═════ Extract ═════
With apologies to James Bond for nicking the title of one of his films, regular readers will know there are certain things I have vowed never to do.  In the sewing arena this included never bothering to make a pair of jeans.  I don’t have any problems getting ready to wear jeans to fit me properly so I couldn’t see the point and, anyway, what a faff!

In the end though, I couldn’t resist the challenge – I wanted to prove to myself I could do it so I bought some grey marl denim and some ‘only just’ contrast thread – not brave enough yet to do so much very visible top stitching – bought Closet Case’s Ginger Jeans pattern, measured the pieces against an existing pair of jeans that fit me well and off I went.

Curved front pockets – no problem (I’ve even lined them in a blue ditsy Liberty fabric just for fun).

Fly front complete with bar tacks- a doddle.

Back pockets – just a question of where to put them to enhance my ‘only just there’ bum.  This isn’t ideal placing but I had started to realise by now that these jeans were never going to be worn and I just wanted to get them attached and move on to the next bit.

I thought I might as well carry on until the bitter end and call them a muslin/toile/practice run – anything other than a complete waste of time.
═════
Directions - Write out the part of the post about sewing jeans starting at "In the end though, I" and ending at "just for fun).", copying it word for word. The material that comes next has no part in this.
═════ Input data ═════
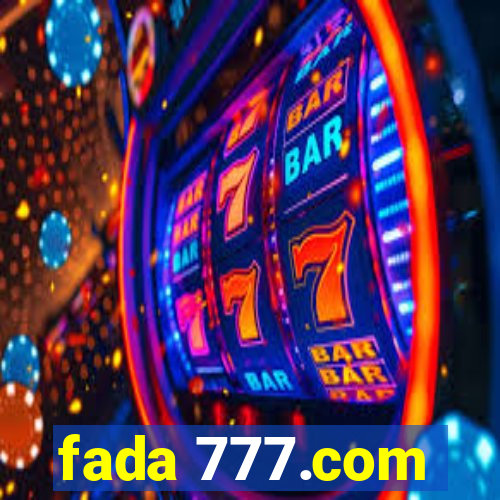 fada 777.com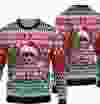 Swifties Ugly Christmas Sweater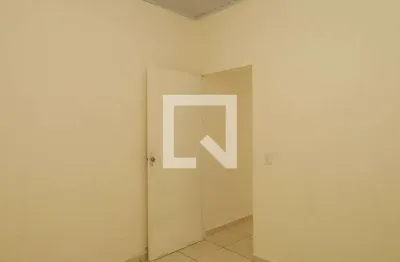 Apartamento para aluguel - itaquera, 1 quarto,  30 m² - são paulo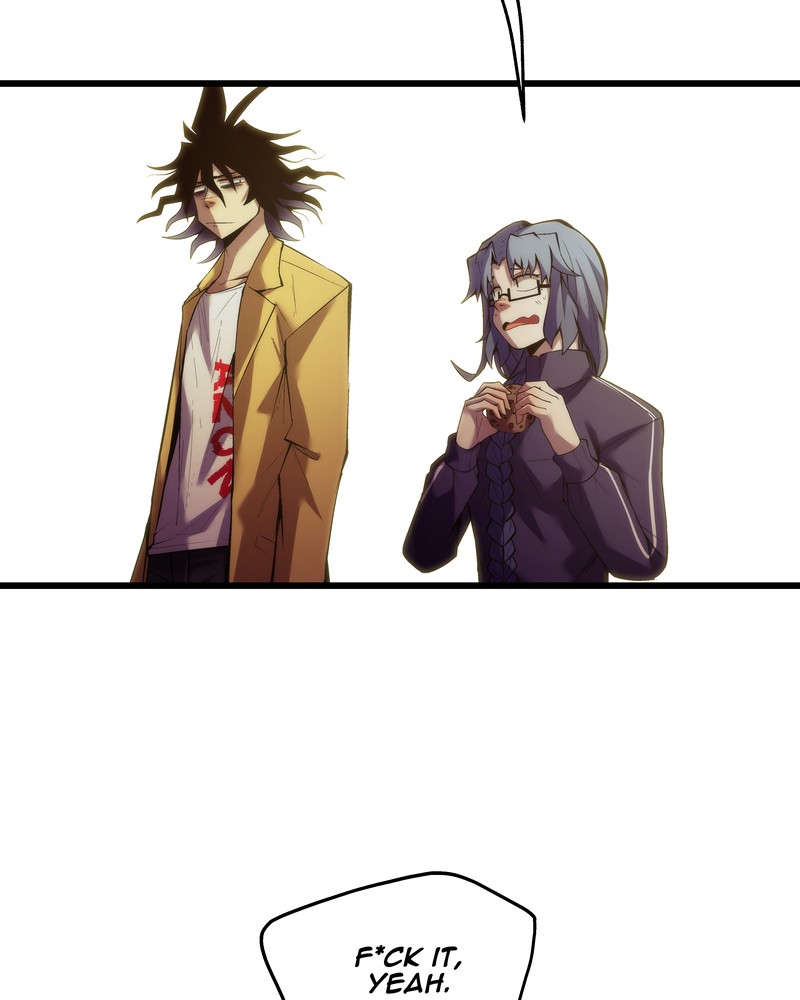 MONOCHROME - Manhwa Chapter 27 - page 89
═════
Finished task -
In the end though, I couldn’t resist the challenge – I wanted to prove to myself I could do it so I bought some grey marl denim and some ‘only just’ contrast thread – not brave enough yet to do so much very visible top stitching – bought Closet Case’s Ginger Jeans pattern, measured the pieces against an existing pair of jeans that fit me well and off I went.

Curved front pockets – no problem (I’ve even lined them in a blue ditsy Liberty fabric just for fun).